Most Wall Street economists are still predicting modest growth in the first quarter, although their outlooks may change as the severity of the coronavirus surge becomes apparent. Dallas Fed President Robert Kaplan highlighted the possibility of negative growth Friday. “We’ll have to see what the fourth quarter looks like,” Kaplan told Bloomberg News. “It is possible we could have negative growth if this resurgence gets bad enough and mobility falls off enough.”

Benefits cliff will be a factor: “The economy will be operating without a safety net in January,” Bank of America economist Joseph Song wrote in a note to clients Friday. As we’ve told you previously, multiple emergency pandemic assistance programs established by Congress in March will expire at the end of the year, and Song says the sudden withdrawal of fiscal support will be felt in the broader economy.

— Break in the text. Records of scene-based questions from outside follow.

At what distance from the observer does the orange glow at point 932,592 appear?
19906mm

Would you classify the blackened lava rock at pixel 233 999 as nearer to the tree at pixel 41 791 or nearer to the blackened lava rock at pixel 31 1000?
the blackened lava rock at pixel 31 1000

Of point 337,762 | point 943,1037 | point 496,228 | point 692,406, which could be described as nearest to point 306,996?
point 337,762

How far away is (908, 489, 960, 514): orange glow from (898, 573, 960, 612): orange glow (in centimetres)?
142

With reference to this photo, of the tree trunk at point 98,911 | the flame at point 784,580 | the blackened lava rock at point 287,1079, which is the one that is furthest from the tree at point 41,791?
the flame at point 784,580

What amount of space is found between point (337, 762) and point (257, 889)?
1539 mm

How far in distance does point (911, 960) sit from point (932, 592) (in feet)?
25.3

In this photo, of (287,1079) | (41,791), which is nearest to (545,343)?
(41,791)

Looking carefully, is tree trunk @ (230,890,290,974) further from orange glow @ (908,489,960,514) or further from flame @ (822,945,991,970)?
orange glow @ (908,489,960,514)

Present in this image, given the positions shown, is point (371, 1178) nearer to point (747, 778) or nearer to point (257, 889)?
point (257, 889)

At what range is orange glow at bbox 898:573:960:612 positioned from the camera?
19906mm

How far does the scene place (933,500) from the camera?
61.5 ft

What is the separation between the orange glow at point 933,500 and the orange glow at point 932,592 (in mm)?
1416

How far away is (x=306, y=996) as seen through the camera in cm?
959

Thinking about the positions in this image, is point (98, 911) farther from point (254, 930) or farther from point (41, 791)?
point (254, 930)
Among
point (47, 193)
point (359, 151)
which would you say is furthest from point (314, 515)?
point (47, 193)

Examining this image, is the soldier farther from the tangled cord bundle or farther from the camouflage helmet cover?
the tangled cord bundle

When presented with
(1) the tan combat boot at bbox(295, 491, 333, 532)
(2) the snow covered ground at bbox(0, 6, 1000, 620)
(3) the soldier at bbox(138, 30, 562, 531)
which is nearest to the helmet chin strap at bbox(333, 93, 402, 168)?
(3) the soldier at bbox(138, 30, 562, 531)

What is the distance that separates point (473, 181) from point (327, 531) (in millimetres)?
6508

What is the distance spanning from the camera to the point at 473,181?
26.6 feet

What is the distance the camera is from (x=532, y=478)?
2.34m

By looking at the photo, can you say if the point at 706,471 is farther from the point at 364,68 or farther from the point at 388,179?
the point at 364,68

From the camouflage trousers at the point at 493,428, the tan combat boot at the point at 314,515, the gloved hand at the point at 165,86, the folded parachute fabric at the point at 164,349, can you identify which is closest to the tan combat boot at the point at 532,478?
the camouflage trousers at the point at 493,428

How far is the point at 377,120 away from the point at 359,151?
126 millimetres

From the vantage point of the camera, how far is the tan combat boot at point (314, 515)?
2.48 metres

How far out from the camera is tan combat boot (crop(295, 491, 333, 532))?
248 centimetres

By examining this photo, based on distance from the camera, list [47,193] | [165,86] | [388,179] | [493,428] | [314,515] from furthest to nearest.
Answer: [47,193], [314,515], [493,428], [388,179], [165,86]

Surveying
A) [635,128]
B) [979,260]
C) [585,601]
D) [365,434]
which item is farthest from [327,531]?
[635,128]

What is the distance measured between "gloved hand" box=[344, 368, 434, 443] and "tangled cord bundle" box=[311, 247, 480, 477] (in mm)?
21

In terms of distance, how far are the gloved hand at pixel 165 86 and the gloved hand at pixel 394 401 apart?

The loss of emergency unemployment benefits on December 26 could knock 1.5 percentage points off of GDP growth, Song estimated. The loss in aggregate income from the unemployment benefits cliff would come to roughly $39 billion, while another $8 billion in income could be lost as workers exhaust their state benefits during the first quarter.

The termination of other relief programs – including the moratorium on evictions and the suspension of student loan payments – will add to the headwinds, Song said. Congress could eliminate the drag, however, by passing another stimulus bill, and Song expects to see a spending package worth between $500 billion and $1 trillion soon after Joe Biden is sworn in, setting the stage for positive GDP growth in the second quarter.

White House insists on a rosier outlook: White House chief economic adviser Larry Kudlow said Friday that the economy is not slowing down in the face of a resurgent virus. “Housing is booming, consumer spending is booming, automobiles are booming, just booming,” Kudlow told Fox News. “It is a strong V-shaped recovery ... there are pandemic risks, virus hotspot risks, I get that. All I'm saying is what we know on jobs and housing and retailing and cars and other areas, the economy is very hot.”

Treasury Secretary Steven Mnuchin was a bit less optimistic. “What the economy needs is now more fiscal support,” he told CNBC Friday, while pledging to work with lawmakers to hammer out a targeted coronavirus relief bill now that the election is over.

“I can tell you Mark Meadows and I will be speaking with Mitch McConnell and Kevin McCarthy this morning,” Mnuchin said. “And we are going to come up with a plan to sit down with Pelosi and Schumer and try to get a targeted bill done for the people that really need it. And hopefully the Democrats will work with us.”